Kia whakatomuri Te Haere Ki Mua – To walk into the future our eyes must be fixed on the past.
It was with the spirit of this expression in mind that the group travelled to Dunedin, Lawrence and Arrowtown where they visited historic sites and places of significance to the first Chinese to live in the region.
Starting in Dunedin, the group heard from Asia New Zealand Foundation Honorary Adviser Professor Manying Ip and former Foundation board member Dr James Ng, two renowned academics in the area of Asian history in New Zealand.
As most of the early Chinese to come to New Zealand came with the expectation of one day returning to their villages in China, Manying Ip suggested that rather than call them 'settlers', the term ‘sojourner’ more accurately describes the intention with which they came, even though many were to eventually settle and live out there days in this country.
Duncan Sew Hoy spoke to the group about his family's ties to Dunedin (Photo: James To)
Visiting the historical Sew Hoy House in downtown Dunedin, the group heard from of Duncan Sew Hoy about the history of his family in city and his experiences growing up there. They also visited the Toitū Otago Settlers Museum where they were given a brief history of the city by one of the museum's curators, Sean Brosnahan.
On hearing these stories, Lincoln Dam said, “I learnt more about, and am inspired by, the ways early Chinese settlers maintained their cultural heritage, despite facing relentless racism.”
In Lawrence, Dr Ng walked the group through the historical Chinese camp, which he played a big part in saving, and shared the stories of the lives of by Chinese miners that lived there. Established in 1860s, by the 1880s the camp was home to some 40 families, mostly formed of marriages between Chinese men and Pākehā women.
Emily Wilby said hearing about the discrimination experienced by the miners was “enlightening and thought provoking”.

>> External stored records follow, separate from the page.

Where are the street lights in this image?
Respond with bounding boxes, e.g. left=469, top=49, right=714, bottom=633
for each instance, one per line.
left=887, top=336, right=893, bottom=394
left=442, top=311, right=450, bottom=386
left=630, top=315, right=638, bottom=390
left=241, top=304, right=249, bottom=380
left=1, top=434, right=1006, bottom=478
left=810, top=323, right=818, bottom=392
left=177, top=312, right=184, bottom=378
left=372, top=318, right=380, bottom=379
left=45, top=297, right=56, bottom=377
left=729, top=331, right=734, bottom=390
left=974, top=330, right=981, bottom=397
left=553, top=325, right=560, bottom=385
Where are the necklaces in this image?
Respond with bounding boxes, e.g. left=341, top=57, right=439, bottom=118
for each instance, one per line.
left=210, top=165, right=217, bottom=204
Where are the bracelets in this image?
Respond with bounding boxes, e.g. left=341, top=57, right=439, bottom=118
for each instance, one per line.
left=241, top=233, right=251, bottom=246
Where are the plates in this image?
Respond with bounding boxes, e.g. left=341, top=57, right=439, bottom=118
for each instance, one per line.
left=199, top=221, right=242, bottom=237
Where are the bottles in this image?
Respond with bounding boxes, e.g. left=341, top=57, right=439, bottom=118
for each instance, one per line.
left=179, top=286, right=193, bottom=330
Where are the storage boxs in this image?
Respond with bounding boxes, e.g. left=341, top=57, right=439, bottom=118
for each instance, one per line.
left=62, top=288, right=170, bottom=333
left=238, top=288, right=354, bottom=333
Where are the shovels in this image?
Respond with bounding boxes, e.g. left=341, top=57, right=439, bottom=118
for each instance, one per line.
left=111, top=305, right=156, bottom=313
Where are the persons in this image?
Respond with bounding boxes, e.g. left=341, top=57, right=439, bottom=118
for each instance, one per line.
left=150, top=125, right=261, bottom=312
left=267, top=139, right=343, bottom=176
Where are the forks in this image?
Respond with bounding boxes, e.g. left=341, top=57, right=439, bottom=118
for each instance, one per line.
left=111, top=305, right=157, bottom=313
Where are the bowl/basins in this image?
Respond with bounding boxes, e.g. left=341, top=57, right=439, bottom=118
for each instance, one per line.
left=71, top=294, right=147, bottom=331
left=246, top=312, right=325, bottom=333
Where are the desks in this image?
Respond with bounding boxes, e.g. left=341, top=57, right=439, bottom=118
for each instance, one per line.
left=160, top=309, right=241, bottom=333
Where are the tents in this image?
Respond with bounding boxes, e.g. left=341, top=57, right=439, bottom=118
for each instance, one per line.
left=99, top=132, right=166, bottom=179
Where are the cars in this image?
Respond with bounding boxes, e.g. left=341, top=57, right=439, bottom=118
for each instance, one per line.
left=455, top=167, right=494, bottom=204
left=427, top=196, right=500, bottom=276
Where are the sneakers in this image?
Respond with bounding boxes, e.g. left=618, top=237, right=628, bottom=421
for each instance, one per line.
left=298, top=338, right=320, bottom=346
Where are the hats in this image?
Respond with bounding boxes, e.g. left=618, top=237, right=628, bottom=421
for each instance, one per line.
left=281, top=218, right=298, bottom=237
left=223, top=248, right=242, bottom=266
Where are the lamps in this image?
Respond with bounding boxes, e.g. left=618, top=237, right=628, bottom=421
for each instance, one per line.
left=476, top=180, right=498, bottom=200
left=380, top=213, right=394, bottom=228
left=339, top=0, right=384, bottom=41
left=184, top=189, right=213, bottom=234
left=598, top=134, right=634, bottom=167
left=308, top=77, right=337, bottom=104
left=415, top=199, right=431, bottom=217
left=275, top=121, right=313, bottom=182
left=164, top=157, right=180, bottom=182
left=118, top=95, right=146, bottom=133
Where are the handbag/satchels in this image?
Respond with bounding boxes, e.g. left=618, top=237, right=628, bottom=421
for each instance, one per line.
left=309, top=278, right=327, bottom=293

“Something I didn’t know was that the gold miners were invited, and that there were pre-arranged conditions before they came out.”
Dr Ng spoke to the group about the history of the historical Chinese camp in Lawrence (photo: Allan Xia)
In Arrowtown, the group walked through the historic settlement and visited the area where Chinese miners were forced to live, making their homes in small shacks, some of which have been restored or rebuilt, on the edge of town along the banks of Bush Creek. Picturesque in Autumn when the network members visited, the ground in this area is frozen throughout much of winter and only the hardiest of people could have endured.
Director Leadership and Entrepreneurship Adam McConnochie said with the government currently reviewing its history curriculum for schools, now is a poignant time to learn about the place of Chinese people in the story of New Zealand.
"Some may be surprised to learn that Chinese people have been in New Zealand since the 1850’s, after being invited during the Otago Gold Rush," he said.
"This is part of New Zealand's history that New Zealanders should be more aware of."
At the conclusion of the programme, the group spent some time reflecting on what they learnt and how they were going to keep the momentum of the weekend going.
Cleo Gilmour said, “The knowledge and skills gained on this hui makes me feel better prepared to engage in the conversation around systemic racism and has refreshed my desire to do more in this space.”
Describing the importance of learning about this history for her leadership journey, Greta Young said “Having a better sense of who I am and how my story fits in New Zealand has already given me a stronger grounding and sense of self and made me into a more well-rounded leader with a clearer, more authentic voice.”